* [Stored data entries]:
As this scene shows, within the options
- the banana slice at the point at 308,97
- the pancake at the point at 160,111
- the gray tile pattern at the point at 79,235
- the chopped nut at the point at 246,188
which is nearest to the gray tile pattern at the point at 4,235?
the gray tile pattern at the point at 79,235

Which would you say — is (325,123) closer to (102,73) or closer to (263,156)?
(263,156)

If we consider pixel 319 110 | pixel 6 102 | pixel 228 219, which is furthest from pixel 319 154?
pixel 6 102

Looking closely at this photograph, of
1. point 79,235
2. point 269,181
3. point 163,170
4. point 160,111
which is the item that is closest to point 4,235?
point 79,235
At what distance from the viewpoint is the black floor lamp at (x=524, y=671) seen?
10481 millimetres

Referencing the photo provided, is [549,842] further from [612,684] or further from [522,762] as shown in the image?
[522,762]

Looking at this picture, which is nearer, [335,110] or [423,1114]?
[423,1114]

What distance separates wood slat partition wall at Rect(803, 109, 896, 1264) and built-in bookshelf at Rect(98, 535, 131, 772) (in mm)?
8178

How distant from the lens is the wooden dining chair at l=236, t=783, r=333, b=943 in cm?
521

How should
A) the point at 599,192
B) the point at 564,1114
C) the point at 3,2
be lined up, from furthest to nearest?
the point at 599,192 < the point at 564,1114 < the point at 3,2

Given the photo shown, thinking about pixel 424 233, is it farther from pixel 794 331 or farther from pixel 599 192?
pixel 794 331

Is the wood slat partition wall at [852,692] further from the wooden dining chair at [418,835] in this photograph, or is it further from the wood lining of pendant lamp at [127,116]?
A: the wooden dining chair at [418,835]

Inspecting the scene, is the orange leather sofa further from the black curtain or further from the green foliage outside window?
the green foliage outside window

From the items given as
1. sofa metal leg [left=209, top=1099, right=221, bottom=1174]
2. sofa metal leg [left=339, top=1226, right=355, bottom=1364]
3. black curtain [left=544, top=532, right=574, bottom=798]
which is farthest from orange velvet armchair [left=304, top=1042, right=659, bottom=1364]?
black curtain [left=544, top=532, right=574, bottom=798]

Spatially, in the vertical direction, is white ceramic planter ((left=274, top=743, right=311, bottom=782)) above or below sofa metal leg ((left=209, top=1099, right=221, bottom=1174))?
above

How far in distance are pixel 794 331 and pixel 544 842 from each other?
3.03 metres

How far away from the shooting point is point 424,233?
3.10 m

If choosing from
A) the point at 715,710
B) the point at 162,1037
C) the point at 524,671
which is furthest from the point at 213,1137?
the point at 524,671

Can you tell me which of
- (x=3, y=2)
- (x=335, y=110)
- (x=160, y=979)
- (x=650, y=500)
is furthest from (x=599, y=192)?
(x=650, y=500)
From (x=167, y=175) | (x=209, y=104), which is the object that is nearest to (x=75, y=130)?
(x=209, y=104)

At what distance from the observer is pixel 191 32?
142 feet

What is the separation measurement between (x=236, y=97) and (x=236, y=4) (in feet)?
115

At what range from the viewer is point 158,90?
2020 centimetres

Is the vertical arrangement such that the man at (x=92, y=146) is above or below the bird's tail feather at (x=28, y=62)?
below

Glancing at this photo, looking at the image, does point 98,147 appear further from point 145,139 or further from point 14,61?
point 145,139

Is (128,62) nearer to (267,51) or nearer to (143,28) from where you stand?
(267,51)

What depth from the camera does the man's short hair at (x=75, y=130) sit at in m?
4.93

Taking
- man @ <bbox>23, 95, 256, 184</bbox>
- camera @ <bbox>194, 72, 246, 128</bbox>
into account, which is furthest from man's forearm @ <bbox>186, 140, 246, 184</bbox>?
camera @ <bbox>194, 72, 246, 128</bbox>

* [The task]: Your task is to retype all the records above with nothing left out.

* [Response for this exercise]:
As this scene shows, within the options
- the banana slice at the point at 308,97
- the pancake at the point at 160,111
- the gray tile pattern at the point at 79,235
- the chopped nut at the point at 246,188
which is nearest to the gray tile pattern at the point at 4,235?
the gray tile pattern at the point at 79,235

Which would you say — is (325,123) closer to (102,73) or closer to (263,156)?
(263,156)

If we consider pixel 319 110 | pixel 6 102 | pixel 228 219, which is furthest from pixel 319 154?
pixel 6 102

Looking closely at this photograph, of
1. point 79,235
2. point 269,181
3. point 163,170
4. point 160,111
which is the item that is closest to point 4,235?
point 79,235
At what distance from the viewpoint is the black floor lamp at (x=524, y=671) seen?
10481 millimetres

Referencing the photo provided, is [549,842] further from [612,684] or further from [522,762] as shown in the image?
[522,762]

Looking at this picture, which is nearer, [335,110] or [423,1114]?
[423,1114]

What distance separates wood slat partition wall at Rect(803, 109, 896, 1264) and built-in bookshelf at Rect(98, 535, 131, 772) (in mm)?
8178

How distant from the lens is the wooden dining chair at l=236, t=783, r=333, b=943 in cm?
521

How should
A) the point at 599,192
B) the point at 564,1114
C) the point at 3,2
be lined up, from furthest to nearest?
the point at 599,192 < the point at 564,1114 < the point at 3,2

Given the photo shown, thinking about pixel 424 233, is it farther from pixel 794 331 or farther from pixel 599 192?
pixel 794 331

Is the wood slat partition wall at [852,692] further from the wooden dining chair at [418,835] in this photograph, or is it further from the wood lining of pendant lamp at [127,116]?
A: the wooden dining chair at [418,835]

Inspecting the scene, is the orange leather sofa further from the black curtain or further from the green foliage outside window?
the green foliage outside window

From the items given as
1. sofa metal leg [left=209, top=1099, right=221, bottom=1174]
2. sofa metal leg [left=339, top=1226, right=355, bottom=1364]
3. black curtain [left=544, top=532, right=574, bottom=798]
which is farthest from orange velvet armchair [left=304, top=1042, right=659, bottom=1364]?
black curtain [left=544, top=532, right=574, bottom=798]

Spatially, in the vertical direction, is white ceramic planter ((left=274, top=743, right=311, bottom=782)) above or below sofa metal leg ((left=209, top=1099, right=221, bottom=1174))?
above

How far in distance are pixel 794 331 and pixel 544 842 from each other?
3.03 metres

How far away from the shooting point is point 424,233?
3.10 m

If choosing from
A) the point at 715,710
B) the point at 162,1037
C) the point at 524,671
which is furthest from the point at 213,1137?
the point at 524,671

Can you tell me which of
- (x=3, y=2)
- (x=335, y=110)
- (x=160, y=979)
- (x=650, y=500)
is furthest from (x=599, y=192)?
(x=650, y=500)
From (x=167, y=175) | (x=209, y=104), which is the object that is nearest to (x=75, y=130)?
(x=209, y=104)

At what distance from the observer is pixel 191 32?
142 feet

What is the separation measurement between (x=236, y=97) and (x=236, y=4) (in feet)?
115

At what range from the viewer is point 158,90?
2020 centimetres

Is the vertical arrangement such that the man at (x=92, y=146) is above or below the bird's tail feather at (x=28, y=62)?
below

Glancing at this photo, looking at the image, does point 98,147 appear further from point 145,139 or further from point 14,61?
point 145,139

Is (128,62) nearer to (267,51) or nearer to (143,28) from where you stand?
(267,51)

What depth from the camera does the man's short hair at (x=75, y=130) sit at in m?
4.93

Taking
- man @ <bbox>23, 95, 256, 184</bbox>
- camera @ <bbox>194, 72, 246, 128</bbox>
into account, which is furthest from man's forearm @ <bbox>186, 140, 246, 184</bbox>?
camera @ <bbox>194, 72, 246, 128</bbox>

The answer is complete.